Been sometime since Pugly got any attention other then routine maintenance.
Had a little time off last Sunday and decided to redo the wiring behind the console box. I added a Seagate 6 circuit fuse block, for all the accessories in it. Took a while to figure out the way I managed to get the rear camera & the DVD player switched to the 7" monitor. lol Mounted it onto the back of the passenger side swing door for easy reach and fuse change.
Ok, so here is a weird question for anybody that sees this post...
For sometime, I have had a slow leak of fluids, and always believed, it was from when I last changed the lower intake gasket, and didn't seal it correctly.
When the rig is parked on an incline, with the rear lower then the front, it really leaks Motor oil, & coolant off the back engine somewhere.
The only thing I can think of is it has to be the lower intake gasket not sealed at the rear valley. Thoughts? Any other explanations? I'm not looking forward to this job, and have been putting it off like a Dental visit.
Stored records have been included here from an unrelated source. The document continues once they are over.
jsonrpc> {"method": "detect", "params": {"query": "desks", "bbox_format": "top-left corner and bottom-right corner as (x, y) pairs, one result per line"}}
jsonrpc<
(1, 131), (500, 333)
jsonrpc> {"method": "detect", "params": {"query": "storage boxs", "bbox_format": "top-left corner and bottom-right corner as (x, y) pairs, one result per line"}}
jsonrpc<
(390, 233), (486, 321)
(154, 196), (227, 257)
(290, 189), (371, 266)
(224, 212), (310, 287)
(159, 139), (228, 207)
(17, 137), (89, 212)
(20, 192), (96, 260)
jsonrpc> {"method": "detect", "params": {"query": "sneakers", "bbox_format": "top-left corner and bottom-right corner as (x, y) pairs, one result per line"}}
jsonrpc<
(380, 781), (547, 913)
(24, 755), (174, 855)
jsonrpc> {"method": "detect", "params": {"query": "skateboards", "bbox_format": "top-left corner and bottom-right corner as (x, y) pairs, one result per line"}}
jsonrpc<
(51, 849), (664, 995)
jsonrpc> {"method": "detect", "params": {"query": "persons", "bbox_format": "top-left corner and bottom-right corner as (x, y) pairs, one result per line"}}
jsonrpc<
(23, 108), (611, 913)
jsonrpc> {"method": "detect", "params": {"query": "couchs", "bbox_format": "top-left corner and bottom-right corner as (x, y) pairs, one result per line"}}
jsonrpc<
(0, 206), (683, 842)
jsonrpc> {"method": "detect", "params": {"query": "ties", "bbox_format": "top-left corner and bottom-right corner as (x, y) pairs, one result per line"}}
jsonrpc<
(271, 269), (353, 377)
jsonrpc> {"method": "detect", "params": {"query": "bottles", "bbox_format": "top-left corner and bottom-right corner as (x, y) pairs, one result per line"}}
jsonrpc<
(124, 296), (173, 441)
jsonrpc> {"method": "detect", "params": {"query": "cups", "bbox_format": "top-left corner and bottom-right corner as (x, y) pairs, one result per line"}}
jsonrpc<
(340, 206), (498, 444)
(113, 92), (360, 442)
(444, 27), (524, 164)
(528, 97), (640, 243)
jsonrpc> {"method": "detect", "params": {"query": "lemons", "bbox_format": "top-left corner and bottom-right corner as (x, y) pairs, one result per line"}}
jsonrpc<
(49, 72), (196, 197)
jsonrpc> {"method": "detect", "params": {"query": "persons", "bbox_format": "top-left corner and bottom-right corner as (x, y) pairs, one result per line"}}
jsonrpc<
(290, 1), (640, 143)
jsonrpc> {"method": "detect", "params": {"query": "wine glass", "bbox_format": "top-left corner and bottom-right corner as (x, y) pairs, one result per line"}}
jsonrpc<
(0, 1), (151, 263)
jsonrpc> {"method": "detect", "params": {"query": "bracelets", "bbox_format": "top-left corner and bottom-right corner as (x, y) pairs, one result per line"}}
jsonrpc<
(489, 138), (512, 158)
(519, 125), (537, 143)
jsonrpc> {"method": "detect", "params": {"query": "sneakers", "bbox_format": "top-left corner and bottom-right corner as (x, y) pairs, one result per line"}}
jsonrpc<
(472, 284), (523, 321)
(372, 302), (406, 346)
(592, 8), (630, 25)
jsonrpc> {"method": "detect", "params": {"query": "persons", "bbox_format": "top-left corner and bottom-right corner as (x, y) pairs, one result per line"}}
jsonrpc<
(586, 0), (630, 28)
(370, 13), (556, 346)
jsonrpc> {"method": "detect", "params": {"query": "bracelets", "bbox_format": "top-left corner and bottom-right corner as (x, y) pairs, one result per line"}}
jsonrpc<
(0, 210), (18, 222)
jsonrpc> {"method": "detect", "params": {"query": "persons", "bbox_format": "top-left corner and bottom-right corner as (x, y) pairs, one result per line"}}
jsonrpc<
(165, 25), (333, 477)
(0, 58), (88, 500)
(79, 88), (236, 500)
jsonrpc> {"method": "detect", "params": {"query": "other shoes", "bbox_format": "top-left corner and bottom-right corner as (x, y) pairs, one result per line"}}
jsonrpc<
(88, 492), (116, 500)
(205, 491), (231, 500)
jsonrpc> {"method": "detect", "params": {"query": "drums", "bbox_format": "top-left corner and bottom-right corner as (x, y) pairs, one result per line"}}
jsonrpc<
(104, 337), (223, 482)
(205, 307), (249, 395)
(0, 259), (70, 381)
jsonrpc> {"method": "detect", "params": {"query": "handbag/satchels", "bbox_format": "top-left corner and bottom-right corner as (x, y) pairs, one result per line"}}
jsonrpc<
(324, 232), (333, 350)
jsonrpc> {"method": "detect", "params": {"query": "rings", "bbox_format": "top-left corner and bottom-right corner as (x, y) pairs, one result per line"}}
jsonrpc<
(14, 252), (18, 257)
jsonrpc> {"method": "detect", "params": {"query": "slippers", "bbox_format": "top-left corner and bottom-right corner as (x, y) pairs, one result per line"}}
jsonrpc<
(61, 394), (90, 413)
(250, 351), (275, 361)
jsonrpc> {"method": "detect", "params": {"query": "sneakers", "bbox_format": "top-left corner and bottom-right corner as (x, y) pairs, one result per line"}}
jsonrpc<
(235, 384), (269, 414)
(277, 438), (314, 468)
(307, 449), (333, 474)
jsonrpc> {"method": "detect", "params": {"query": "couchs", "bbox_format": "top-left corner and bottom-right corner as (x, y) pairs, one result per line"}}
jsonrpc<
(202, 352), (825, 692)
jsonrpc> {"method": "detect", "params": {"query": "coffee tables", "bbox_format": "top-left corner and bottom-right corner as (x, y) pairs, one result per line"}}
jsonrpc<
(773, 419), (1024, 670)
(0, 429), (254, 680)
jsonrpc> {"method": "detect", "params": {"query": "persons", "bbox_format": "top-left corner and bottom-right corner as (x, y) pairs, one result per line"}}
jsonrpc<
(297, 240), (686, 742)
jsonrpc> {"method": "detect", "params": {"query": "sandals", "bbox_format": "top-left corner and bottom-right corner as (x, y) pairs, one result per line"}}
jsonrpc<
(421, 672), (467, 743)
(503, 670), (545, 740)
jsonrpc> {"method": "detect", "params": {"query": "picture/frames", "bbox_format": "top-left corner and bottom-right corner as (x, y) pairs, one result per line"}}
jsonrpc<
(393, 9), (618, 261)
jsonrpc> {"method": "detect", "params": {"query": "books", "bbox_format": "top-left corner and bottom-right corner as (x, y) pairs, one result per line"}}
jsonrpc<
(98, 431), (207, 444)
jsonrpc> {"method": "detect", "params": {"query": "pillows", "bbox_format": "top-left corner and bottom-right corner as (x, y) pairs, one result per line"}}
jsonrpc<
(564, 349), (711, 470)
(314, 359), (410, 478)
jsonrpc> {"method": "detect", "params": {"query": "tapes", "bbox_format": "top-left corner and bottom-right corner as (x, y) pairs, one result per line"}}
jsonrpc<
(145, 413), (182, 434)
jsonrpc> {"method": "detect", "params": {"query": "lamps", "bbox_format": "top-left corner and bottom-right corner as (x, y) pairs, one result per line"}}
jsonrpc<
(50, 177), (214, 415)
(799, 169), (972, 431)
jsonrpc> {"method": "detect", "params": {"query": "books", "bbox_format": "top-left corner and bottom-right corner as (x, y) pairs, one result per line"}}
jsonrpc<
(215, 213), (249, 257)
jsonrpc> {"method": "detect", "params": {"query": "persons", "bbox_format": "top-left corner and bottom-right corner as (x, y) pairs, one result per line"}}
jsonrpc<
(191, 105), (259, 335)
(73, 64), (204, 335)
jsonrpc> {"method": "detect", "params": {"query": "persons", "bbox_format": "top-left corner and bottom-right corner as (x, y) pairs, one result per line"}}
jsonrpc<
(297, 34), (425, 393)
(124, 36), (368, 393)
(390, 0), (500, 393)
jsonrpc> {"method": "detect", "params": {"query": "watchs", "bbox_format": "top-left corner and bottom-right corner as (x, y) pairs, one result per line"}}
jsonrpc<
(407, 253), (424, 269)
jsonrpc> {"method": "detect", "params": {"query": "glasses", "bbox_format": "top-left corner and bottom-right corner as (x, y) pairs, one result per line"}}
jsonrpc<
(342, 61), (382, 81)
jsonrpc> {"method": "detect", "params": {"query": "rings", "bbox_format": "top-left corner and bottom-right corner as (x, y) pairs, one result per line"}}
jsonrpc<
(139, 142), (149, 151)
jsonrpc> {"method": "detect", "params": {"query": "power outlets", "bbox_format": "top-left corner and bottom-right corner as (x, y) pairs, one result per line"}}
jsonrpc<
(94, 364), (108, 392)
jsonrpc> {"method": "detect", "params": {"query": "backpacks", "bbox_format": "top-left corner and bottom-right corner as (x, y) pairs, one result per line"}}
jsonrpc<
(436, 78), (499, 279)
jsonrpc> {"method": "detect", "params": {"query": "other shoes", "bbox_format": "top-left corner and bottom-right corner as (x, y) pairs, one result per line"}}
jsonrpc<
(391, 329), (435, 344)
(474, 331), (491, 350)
If it could be something else, I'm ready to hear it. lol
Mine did the same, it was NOT the lower intake.
It was leaking oil from the cam sensor, valve covers and coolant was building up on the intake manifold from a tiny leak at the thermostat and the heater hose.
sometimes if I smashed on the gas you would get a blast of coolant stink from the g-force throwing the coolant off the back of the intake which would then run off the bell housing onto the exhaust.
Also when climbing a hill or parked on an incline as your mentioned.
Now that's interesting. I would have never of thought of that. I have yet to mess with a cam sensor, and barely know where it is. lol
I'm wanting to say it is under the coil pack area, at the back of the Passenger side head. (Hard to work on, of course)
Thank you, I greatly appreciate this input! I will do some research and inspect it close as I can.
Question... Does that sensor have a ring gasket that can go bad, or is it something else, like bolt came loose, cracked, etc...?
I add about a quart of coolant to the resi bottle every other week or so, and can smell it after a running at temp, like it is burning off.
I add about 1/2 qt of oil about the same time too. I am constantly under the rig wiping oil off the pan, bell housing, cross member, etc...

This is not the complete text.